Fantastic formations in the Badlands. The variegated coloring is at its best in the early morning or the late evening.
 
Chemical weathering will take place very slowly, so slowly that if it were the only destructive process we had to consider, we could with some confidence say that the memorial would endure for hundreds of thousands of years. And the progress of chemical weathering will probably be impeded by the sculpturing of the memorial, for on the figures the rock will be smoother, water will drain off more rapidly instead of penetrating, lichens and other vegetation will not have as secure a foothold as on the natural face of the rock, and thus will not contribute to so great an extent their destructive acids to such waters as do penetrate.
 
Physical disintegration is somewhat more to be feared. This operates in two ways, by exfoliation due to changes in temperature, and by frost action. Differential stresses set up by unequal expansion and contraction, owing to the poor heat conductivity of granite, tend to spall off or exfoliate the surface layers of rock.
 
When water gets into the cracks and pores of the rocks and freezes, it exerts an enormous pressure, a pressure that will spall off flakes and blocks of rock. The artist and his associates, fully aware of this hazard, have guarded against it. All cracks and fissures have been carefully avoided in the sculpturing so far as is possible. Such as have been impossible to avoid are being sealed to prevent the ingress of water, thus inhibiting to a very large extent both frost action and chemical weathering.
 
We have traced in part the geological history of the Mount Rushmore region, hoping that by learning something of its past we may predict something of its future. We see the hazards to which the memorial is exposed. We must frankly recognize them and guard against them so far as possible, as it would be folly to ignore them. If the science of geology can do no more in a practical way for mankind than to point out dangers and sound warnings, it does a worth while service. “How long will the memorial last?” Geology cannot answer specifically.
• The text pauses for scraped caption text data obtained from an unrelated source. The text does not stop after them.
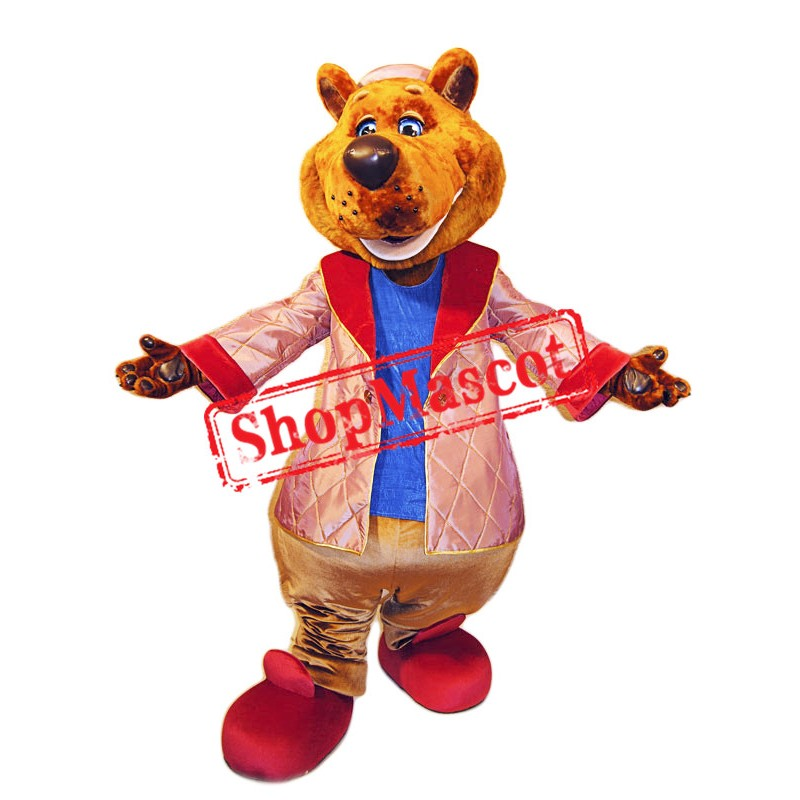 Smiling Lightweight Bear Mascot Costume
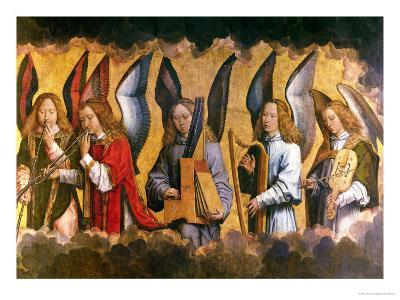 Angels Playing Musical Instruments, Right Hand Panel from a Triptych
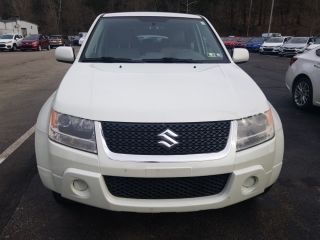 2010 Suzuki Grand Vitara Premium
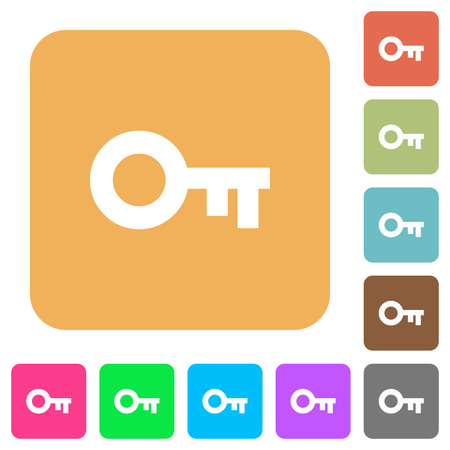 vaulted door: Old key flat icons on rounded square vivid color backgrounds. Illustration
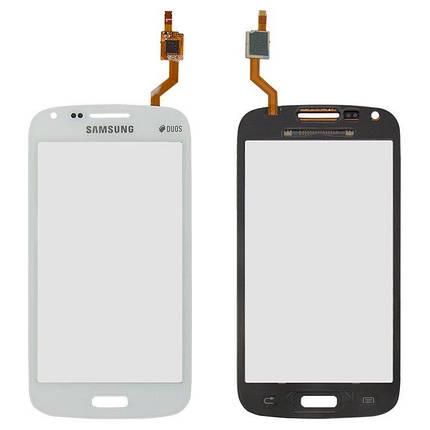 Сенсор (тачскрін) для Samsung I8260 Galaxy Core, I8262 Galaxy Core білий, фото 2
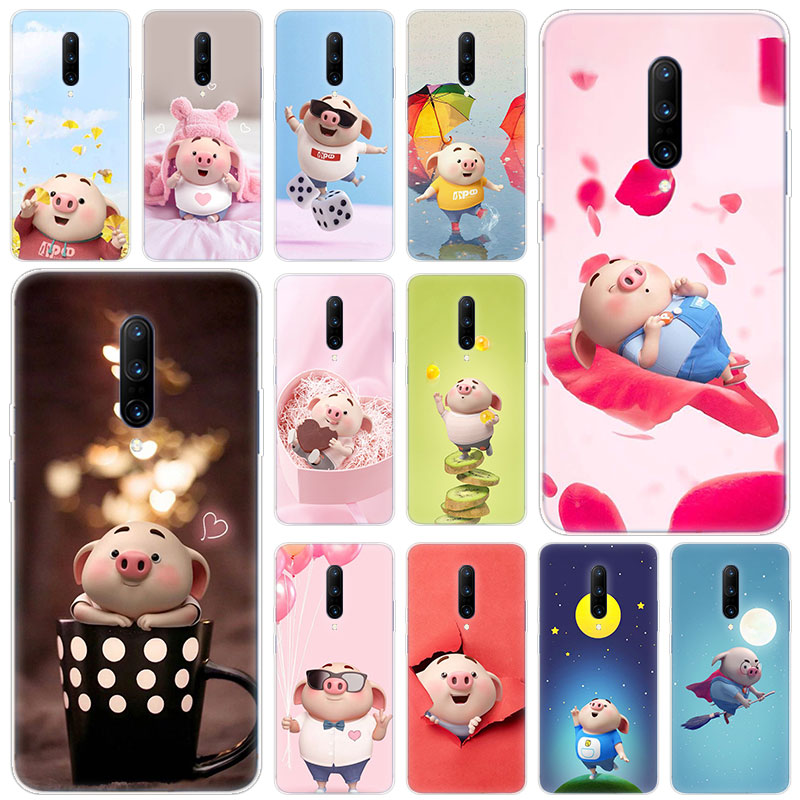 Hot Cute Cartoon Piggy Soft Silicone Fashion Transparent Case For font b OnePlus b font font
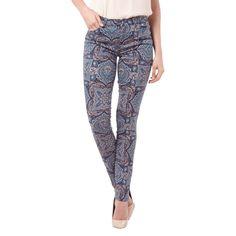 | #Esprit #Collection #Damen #Skinny #Fit #5-Pocket-Jeans mit #Allover-Muster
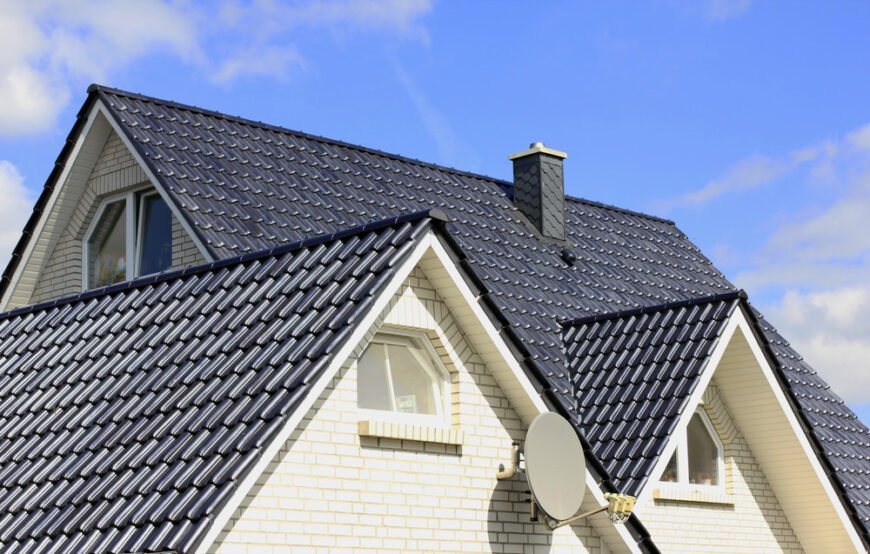 18 different types of roof shingles pros cons costs for What kind of roof do i have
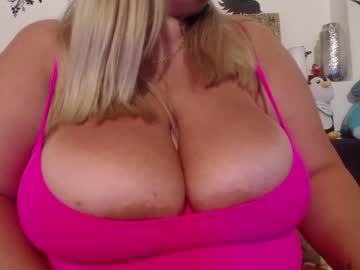 [21-08-21] ilikefacial video with dildo from Chaturbate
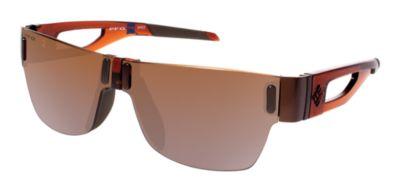 PFG Wahoo Polarized Sport Sunglasses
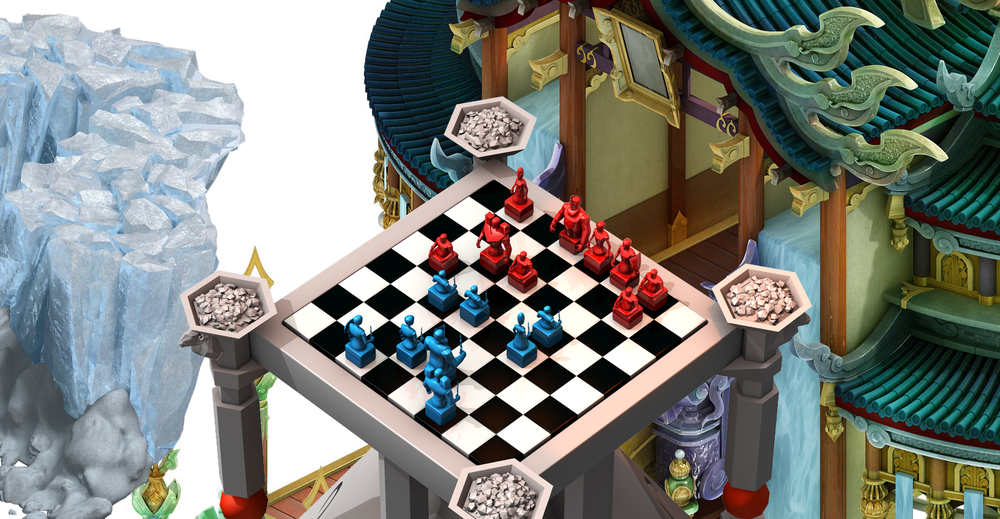 Heaven Nation. Evolve, Mergeand Collect units in this Chess-like Game Inspired by the Zodiac - As above - so below...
An eminent geologist has already given as definite an answer as it is possible to give, and I can do no better than to close by quoting from the address given by the late Dr. C. C. O’Harra at the unveiling of the head of Washington.
 
“How long will Mount Rushmore last? Many millions of years. The number nobody knows. How long will endure this monumental, sculptured figure of the Father of our Country which today we unveil? One hundred years? Yes. One thousand years? Yes. A hundred thousand years? In all likelihood, yes. A half million years? Possibly so, nobody knows. The time at any rate will be long, far longer than we can readily comprehend. And this doubtless will abundantly suffice.”